Talk about a problem that tests one’s capacity for hope!  I spent much of the 1990s traveling around the world, investigating one of the great questions of our time:  Will humanity act quickly and decisively enough to avoid environmental self-destruction?  I returned home sobered by all I had seen and wrote a book (Earth Odyssey), which tried to provide answers.  In the years since, I’ve continued to cover environmental issues, and I confess that there have been moments when reports from around the world have made me question anew my species’ long-term prospects.

But the most important lesson I learned during my global travels was the difference between optimism and hope, and that lesson continues to sustain me.  Optimism is the belief that things will turn out well, but sad to say, the objective facts give little reason to expect that humanity will avoid environmental suicide.  Hope, on the other hand, is an active, determined conviction that is rooted in the spirit, chosen by the heart, and guided by the mind.  Hope has triumphed numerous times in recent human history—think of the falls of apartheid and the Soviet Empire—and it is indispensable to humanity’s chances of creating an environmentally sustainable future.

Hope, after all, is the foundation of action, and in my travels I uncovered two principal reasons for hope.  First, most people want to do right by the environment and, if given the chance, they will—as long as they are not penalized too much economically for it.  Second, far from being enemies, economic and environmental health can reinforce one another.  That means humans could get rich—always a powerful incentive for our species—by cleaning up our ravaged environment.  But will we?

Global quests

My quest to investigate humanity’s environmental future led me to set off around the world in 1991, and I didn’t return home for good until 1997.  In 2001, I left on a second global journey to explore why America fascinates and infuriates the world—and I learned that its environmental behavior was no small part of the reason.  In my travels, I made extended and sometimes repeated stops in twenty-five countries, including such environmentally devastated nations as Russia and China; I also spent considerable amounts of time in Africa, Europe, Japan and Brazil.  I spoke with hundreds of individuals along the way—politicians such as Al Gore and Vaclav Havel, activists like Jacques Cousteau and Kenyan human rights leader Wangari Matthai, businessmen like Ted Turner—but my most illuminating exchanges were invariably with ordinary people:  working men and women on the streets of Istanbul, London and Bangkok; peasants scratching out a living on Brazil’s central highlands and Botswana’s Okavanga delta; young students in Tokyo, Havana, and Thessaloniki, yearning for a brighter future; starving villagers in war-torn Sudan. 

Scientists had long studied whether elephants in the wild or dolphins in the deep were heading for extinction; I wanted to shift the gaze and turn the binoculars on my fellow humans.  Just as scientists compare a given animal’s behavior with the dynamics of its habitat to determine whether it is endangered or not, I wanted to analyze humans’ collective behavior in relationship to Earth’s ecosystems in order to gauge the environmental prospects of Homo sapiens.  Library research was essential to this task, but there was no substitute for getting out and talking with the people who were actually living the story. 

This grassroots reporting yielded one of the most encouraging results of my investigation.  In hundreds of conversations with individuals from all walks of life, I found that not only had the vast majority of people heard about the gathering ecological crisis, they cared and were eager to talk about it (which is more than could be said about other issues of global import, such as the vicious slaughters then taking place in Bosnia and Rwanda).  People tended to be better informed about their own area’s environmental ills than about such global questions as biodiversity and climate change.
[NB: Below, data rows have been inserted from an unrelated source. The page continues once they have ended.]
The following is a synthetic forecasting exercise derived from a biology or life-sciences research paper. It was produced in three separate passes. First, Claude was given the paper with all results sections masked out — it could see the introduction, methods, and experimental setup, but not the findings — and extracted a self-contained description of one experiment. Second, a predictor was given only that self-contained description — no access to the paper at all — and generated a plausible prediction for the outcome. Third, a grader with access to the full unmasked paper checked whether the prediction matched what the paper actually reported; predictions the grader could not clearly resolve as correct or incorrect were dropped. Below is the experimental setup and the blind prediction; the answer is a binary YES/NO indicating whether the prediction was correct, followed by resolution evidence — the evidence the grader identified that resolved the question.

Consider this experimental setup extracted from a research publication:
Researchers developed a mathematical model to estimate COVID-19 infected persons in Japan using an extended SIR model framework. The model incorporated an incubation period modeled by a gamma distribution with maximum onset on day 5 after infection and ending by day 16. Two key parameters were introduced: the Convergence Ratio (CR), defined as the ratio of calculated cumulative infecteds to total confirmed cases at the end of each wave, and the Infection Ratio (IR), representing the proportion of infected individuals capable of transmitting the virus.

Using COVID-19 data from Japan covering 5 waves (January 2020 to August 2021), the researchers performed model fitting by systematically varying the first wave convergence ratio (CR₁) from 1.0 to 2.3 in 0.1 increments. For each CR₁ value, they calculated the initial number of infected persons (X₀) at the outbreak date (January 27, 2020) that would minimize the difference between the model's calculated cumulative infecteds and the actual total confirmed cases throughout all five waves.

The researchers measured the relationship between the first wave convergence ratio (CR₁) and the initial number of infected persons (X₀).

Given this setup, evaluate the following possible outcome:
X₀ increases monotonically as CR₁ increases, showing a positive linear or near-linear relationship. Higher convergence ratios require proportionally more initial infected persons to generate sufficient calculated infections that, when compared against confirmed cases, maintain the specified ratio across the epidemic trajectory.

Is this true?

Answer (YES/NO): YES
Often they did not grasp the scientific details of either, but the overall importance of environmental hazards was accepted without question, as was the need to do something about them.  That such awareness existed in virtually every country I visited (the exception being China, where official censorship pertained) and at all levels of society was all the more remarkable considering the limited information available to many people.

A world of doubt
I remember a woman in Uganda who ran a small grocery store near the Botanical Gardens in Entebbe.   Tall, big-boned, she looked about 35 and wore a light blue bandana that knotted behind her neck.  Although this woman lived in a country where the leading newspaper was four pages long and devoted largely to government pronouncements, she was remarkably well informed.  She crisply explained to me how desertification was threatening her village, and she was even familiar with the more distant hazard of ozone depletion, which she referred to as “the hole in the sky.”  She did not know what caused ozone depletion, and she had not heard about the greenhouse effect at all (in this she was no different from some urban Europeans and Americans I had met), but she seemed genuinely interested in my descriptions of these problems and hopeful that remedial action would be taken.

Nevertheless, I also encountered despair about humanity’s environmental prospects; most people I met doubted that sufficient remedial action would be taken in time.  When strangers learned I was writing a book about whether human civilization would survive the many environmental pressures crowding in upon it at the dawn of the 21st century, their response usually was to ask, “Well, will we?”  And often, before I could reply, they would ruefully add words to the effect of, “It doesn’t look good, does it?”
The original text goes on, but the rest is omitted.